2. The methanol reforming hydrogen production reactor based on thermal / electric synergy according to claim 1, characterized in that, The anode bipolar plate includes a porous metal flow channel (6) and a metal substrate (7). The porous metal flow channel (6) is used to transport gas, transfer heat and electricity; The porous metal channel (6) is coated with a first catalytic layer, which is used to carry out thermochemical reforming reactions.
3. The methanol reforming hydrogen production reactor based on thermal / electric synergy according to claim 2, characterized in that, The porous metal is selected from porous materials such as foamed metal and sintered metal fibers.
4. The methanol reforming hydrogen production reactor based on thermal / electric synergy according to claim 1, characterized in that, The anode gas diffusion electrode (2) includes a first porous conductive substrate and a second catalytic layer coated thereon, the second catalytic layer being used to carry out an electrochemical oxidation reaction.

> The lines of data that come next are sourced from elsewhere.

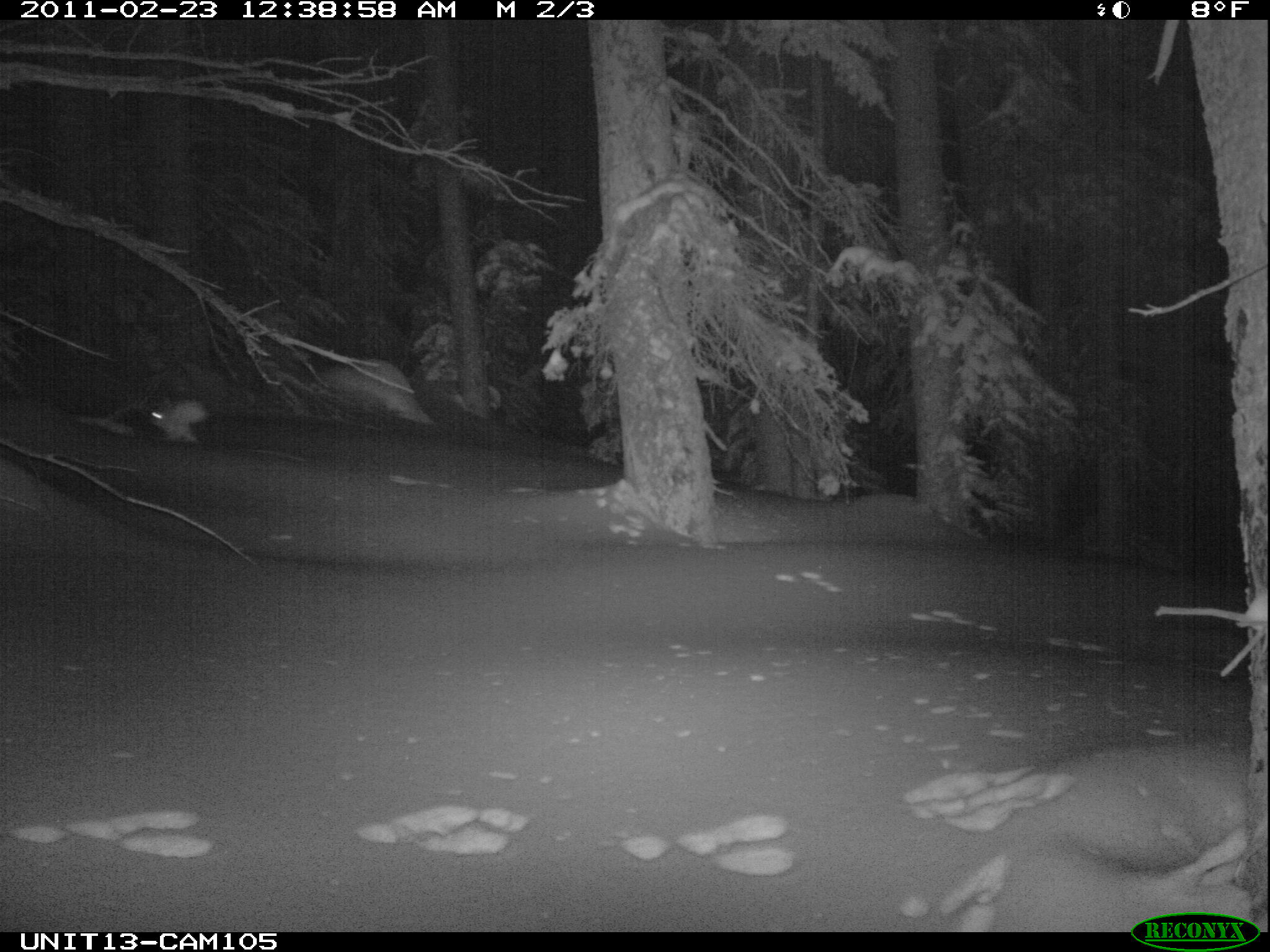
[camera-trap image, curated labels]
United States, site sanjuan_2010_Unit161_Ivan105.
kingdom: Animalia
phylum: Chordata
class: Mammalia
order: Lagomorpha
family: Leporidae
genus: Lepus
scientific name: Lepus americanus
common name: snowshoe hare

5. The methanol reforming hydrogen production reactor based on thermal / electric synergy according to claim 1, characterized in that, The cathode gas diffusion electrode (4) includes a second porous conductive substrate and a third catalytic layer coated thereon, the third catalytic layer being used for electrochemical reduction reaction.

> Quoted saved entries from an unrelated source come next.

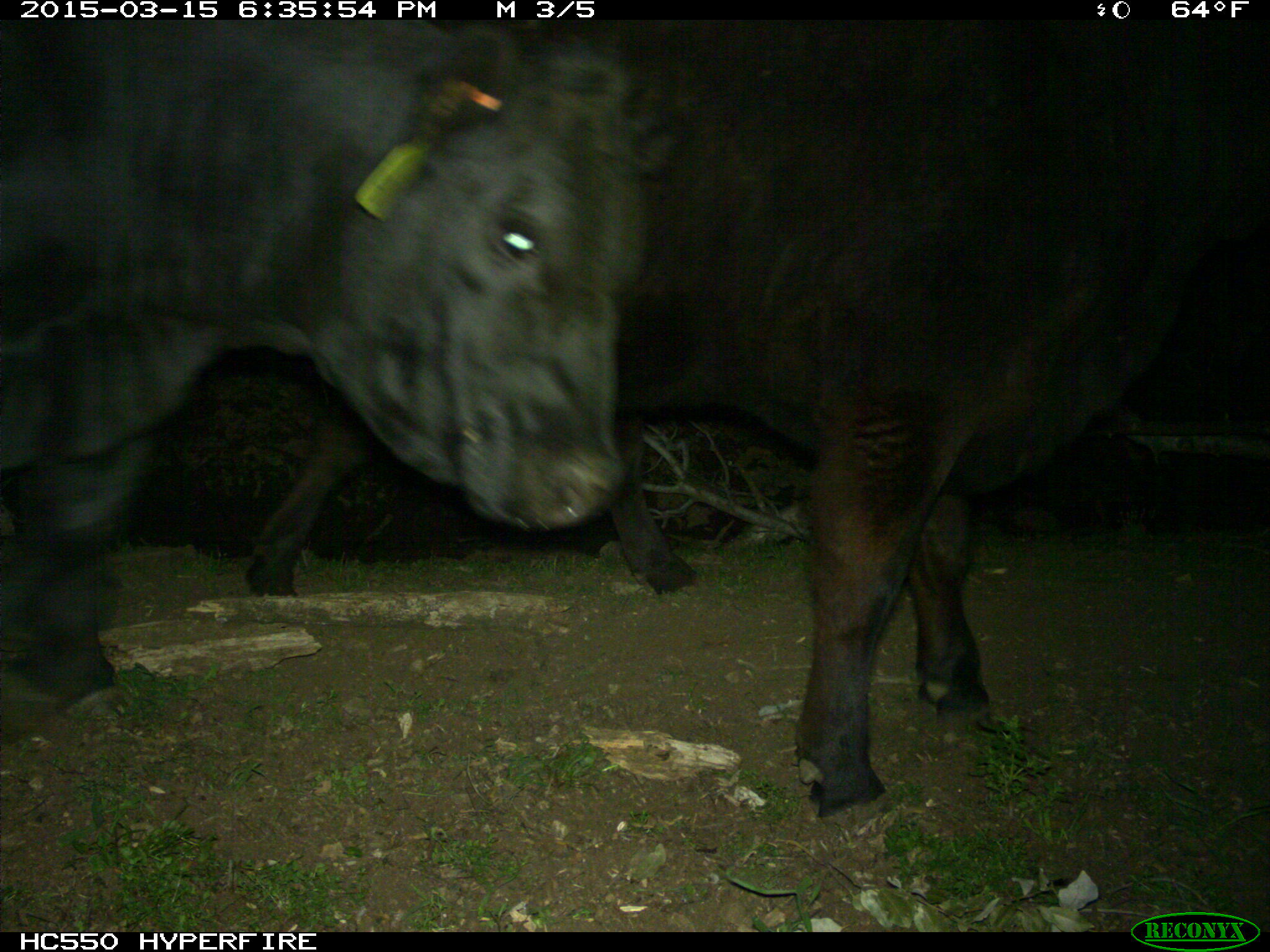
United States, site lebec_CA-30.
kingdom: Animalia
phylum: Chordata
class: Mammalia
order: Artiodactyla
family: Bovidae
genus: Bos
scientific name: Bos taurus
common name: domestic cow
Bos taurus (domestic cow).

6. The methanol reforming hydrogen production reactor based on thermal / electric synergy according to claim 1, characterized in that, Methanol vapor is introduced into the gas channel of the anode bipolar plate (1), and under the drive of thermal energy, a thermochemical reforming reaction occurs in the first catalyst layer to generate a hydrogen-containing mixed gas. The hydrogen in the hydrogen-containing mixture undergoes an electrochemical oxidation reaction in the second catalytic layer of the anode gas diffusion electrode (2) under the drive of electrical energy, dissociating into protons and electrons; The protons migrate through the high-temperature proton exchange membrane (3) to the third catalytic layer of the cathode gas diffusion electrode (4), where they combine with electrons to undergo an electrochemical reduction reaction, generating high-purity hydrogen gas.

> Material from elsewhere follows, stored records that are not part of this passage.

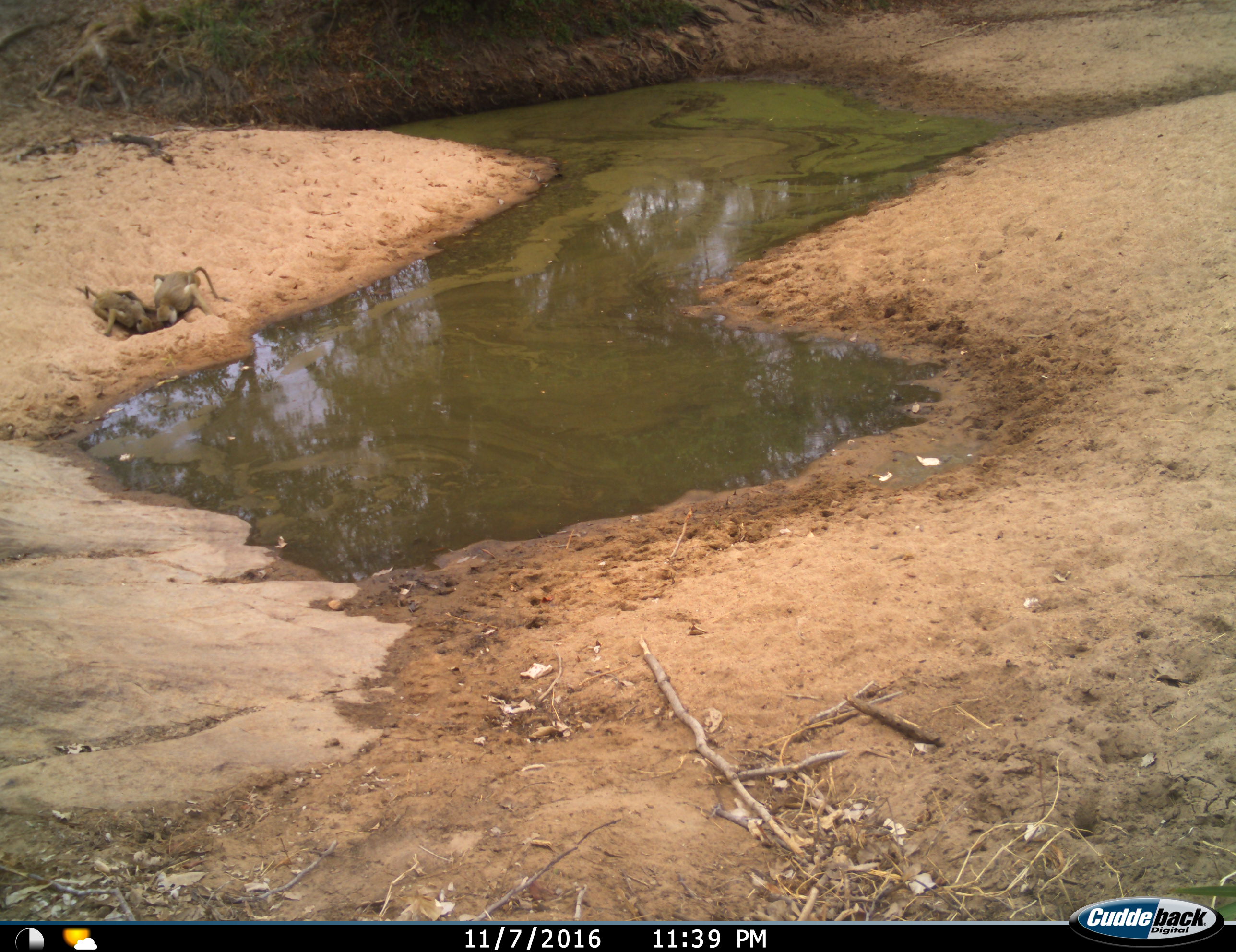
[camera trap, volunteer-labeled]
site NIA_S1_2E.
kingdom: Animalia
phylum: Chordata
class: Mammalia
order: Primates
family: Cercopithecidae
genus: Papio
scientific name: Papio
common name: baboon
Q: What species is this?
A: Baboon (Papio).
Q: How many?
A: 2.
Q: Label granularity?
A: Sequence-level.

7. The methanol reforming hydrogen production reactor based on thermal / electric synergy according to claim 6, characterized in that, The electrochemical oxidation reaction continuously consumes hydrogen in the hydrogen-containing mixture, reducing the hydrogen partial pressure on the surface of the first catalyst layer and driving the thermochemical reforming reaction to move in the direction of generating hydrogen.
8. The methanol reforming hydrogen production reactor based on thermal / electric synergy according to claim 6, characterized in that, When a voltage higher than that applied to the methanol or water electrolysis is applied, the second catalyst layer undergoes an additional electrochemical oxidation reaction of methanol or water, producing protons and electrons.